Today David Gregory is in New Hampshire, naturally: as NBC’s chief White House correspondent during George W. Bush’s administration, and then as host of Meet the Press, he gained an up-close knowledge of the presidency such as few people (even people in Washington) possess, and he is putting it to use in election-year commentary for Fox and CNN.
The other day Gregory was in Riggs Library at Georgetown, taking part in our Faith & Culture conversation series. He’s the author, this past year, of How’s Your Faith? – a book that is as candid an account of a public figure’s religious journey as any I’ve read lately, and a book that gives insight into the whys and wherefores of his deepening Jewish faith.
He told us about his study group of brilliant Jewish journalists (Jeffrey Goldberg, David Brooks, and Franklin Foer, among others); the creative form of Sabbath observance in his household (youth sports schedules are consulted; a martini is involved); the role of Psalm 27 in his spiritual journey – and especially about his experience of the presence of God, an experience that seldom figures into discussions of Jewish identity and affinity and is rarely described with the term “faith.”
He was so steadily on point that, there on stage in conversation with him, I forgot for a moment that he’s not an accredited expert in this stuff – that his world-class achievements are in political journalism.
And that was the appeal of the conversation.
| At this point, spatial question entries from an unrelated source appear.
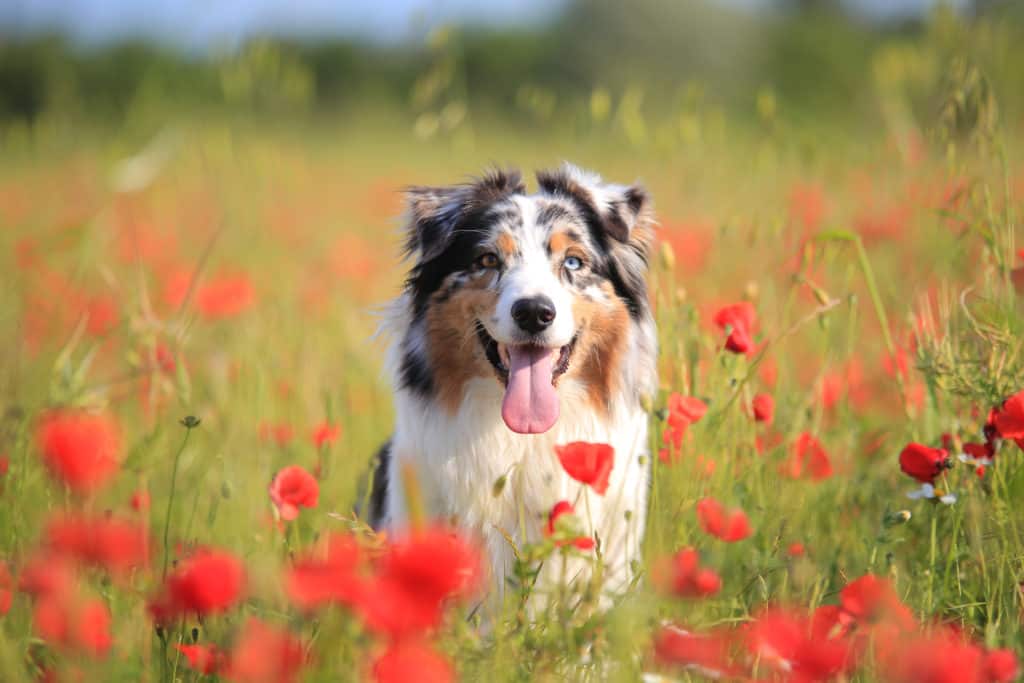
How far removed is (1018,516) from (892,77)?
2796mm

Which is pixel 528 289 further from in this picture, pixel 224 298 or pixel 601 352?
pixel 224 298

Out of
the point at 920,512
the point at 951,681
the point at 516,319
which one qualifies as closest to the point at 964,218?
the point at 920,512

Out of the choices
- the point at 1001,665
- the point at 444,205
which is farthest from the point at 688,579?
the point at 444,205

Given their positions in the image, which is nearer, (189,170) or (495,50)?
(189,170)

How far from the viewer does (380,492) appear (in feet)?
10.8

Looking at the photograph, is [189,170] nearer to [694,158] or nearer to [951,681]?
[694,158]

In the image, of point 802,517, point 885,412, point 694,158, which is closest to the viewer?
point 802,517

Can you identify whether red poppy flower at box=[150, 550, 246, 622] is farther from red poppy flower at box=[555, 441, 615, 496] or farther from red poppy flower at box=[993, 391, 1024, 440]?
red poppy flower at box=[993, 391, 1024, 440]

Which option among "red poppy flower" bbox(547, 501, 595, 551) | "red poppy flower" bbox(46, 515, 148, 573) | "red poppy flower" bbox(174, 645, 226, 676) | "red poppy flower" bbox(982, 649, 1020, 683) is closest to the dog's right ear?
"red poppy flower" bbox(547, 501, 595, 551)

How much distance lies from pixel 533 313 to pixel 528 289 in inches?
3.8

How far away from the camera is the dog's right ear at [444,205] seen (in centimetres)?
309

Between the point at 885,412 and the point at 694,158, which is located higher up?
the point at 694,158

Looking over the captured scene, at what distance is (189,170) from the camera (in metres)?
7.95

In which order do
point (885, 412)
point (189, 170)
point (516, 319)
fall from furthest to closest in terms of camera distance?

His presence wasn’t inevitable, or professionally apt: he was opening up an aspect of his adult life that many of us wouldn’t have known about otherwise.
Introducing Gregory, I noted that he was the series’ first Jewish guest, our first journalist, and our first author to take his book title from a remark made to him by the president of the United States. But he was a first in this way, too: our first guest whose religious commitment isn’t front and center in his public life – but is what Flannery O'Connor called a “dimension added.”
Now the door is open for other such guests to tell us about the added dimension.